Mientras bajamos los tres pisos de la casa de Jan Matejko y volvemos a salir al bullicioso calor de la calle Floriańska, Mateo me explica que este cuadro fue robado por los nazis. A diferencia de La batalla de Grunwald, no fue posible esconderlo bien, pero por suerte más tarde los soviéticos lo recuperaron intacto y lo devolvieron a Polonia. Se calcula que medio millón de obras de arte fueron saqueadas por aquel artista frustrado llamado Adolf Hitler; desgraciadamente muchas aún no han sido halladas o devueltas, otras han sido perdidas para siempre. De hecho, en Polonia existe un Museo Perdido, el Muzeum Otracone, cuya función principal es difundir imágenes de las obras perdidas para encontrarlas, lo cual es muy difícil, o al menos para que no sean olvidadas del todo, una misión nada fácil. Por supuesto, se trata de un museo virtual, aunque más bien parece un cementerio digital, porque es una base de datos que almacena referencias sin referente. Las iglesias desaparecidas son recordadas en las calles, las obras de arte solo en la red.

El paraguas verde de Mateo indica que nos dirijamos hacia el Rynek Główny o plaza mayor de Cracovia, una importante etapa del Camino Real señalada por la basílica de Santa María, el punto de fuga de la calle Floriańska. Volvemos a cruzar la calle Świętego Marka y en seguida vendrá Świętego Tomasza, ambas calles nombradas por sus respectivas iglesias y también perpendiculares a Floriańska y a otras arterias paralelas a esta, con las que conforman una retícula casi perfecta con centro en el Rynek Główny. Mateo me explica que esta red urbana no es un proyecto renacentista, pese a su marcada simetría, sino una planificación medieval producto de la destrucción de la ciudad.

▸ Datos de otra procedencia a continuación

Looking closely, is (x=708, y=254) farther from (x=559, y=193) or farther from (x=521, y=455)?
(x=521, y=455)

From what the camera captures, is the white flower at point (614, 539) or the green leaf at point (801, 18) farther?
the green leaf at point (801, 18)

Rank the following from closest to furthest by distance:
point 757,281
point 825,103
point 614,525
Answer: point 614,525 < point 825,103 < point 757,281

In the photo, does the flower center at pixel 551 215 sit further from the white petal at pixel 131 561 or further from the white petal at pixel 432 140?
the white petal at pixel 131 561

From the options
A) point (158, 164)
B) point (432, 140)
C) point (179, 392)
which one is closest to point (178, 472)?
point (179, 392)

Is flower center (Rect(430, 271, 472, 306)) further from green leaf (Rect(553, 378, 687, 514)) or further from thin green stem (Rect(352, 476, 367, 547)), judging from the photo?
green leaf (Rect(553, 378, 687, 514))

—A lo largo de la segunda mitad del siglo XIII, Polonia fue el patio trasero del imperio mongol, unificado años antes por el legendario conquistador Gengis Kan —me explica Mateo—. Y precisamente fueron sus nietos quienes comandaban los ejércitos invasores que en 1241 asolaron la ciudad de Cracovia. La mayoría de sus habitantes había huido, así que los mongoles pudieron saquear a sus anchas. Unos años después empezó la reconstrucción del Rynek Główny, arrasado. Esta bella y amplia plaza, se supone que la más extensa de toda la Europa medieval, así como la malla de calles que de aquí nacen, son fruto de aquella destrucción.

Mateo se queda callado mirando alrededor: los turistas, la basílica, los coloridos edificios, las terrazas de los bares, los puestos de flores, las palomas grises. Así, abstraído y en silencio, apoyado en su paraguas verde, no parece para nada un rey polaco. Más bien me recuerda a Stańczyk, pero no al bufón chocarrero que se ríe de los transeúntes pidiéndoles remedios para un dolor de muelas fingido, sino al Stańczyk recogido y preocupado. No sé qué pérdidas lamenta este bufón: la destrucción de Cracovia en 1241, la derrota de Polonia en Smoleńsk o el saqueo nazi del patrimonio artístico y cultural polaco. En el Museo Perdido que custodia Mateo, hay lugar para todas estas pérdidas y más.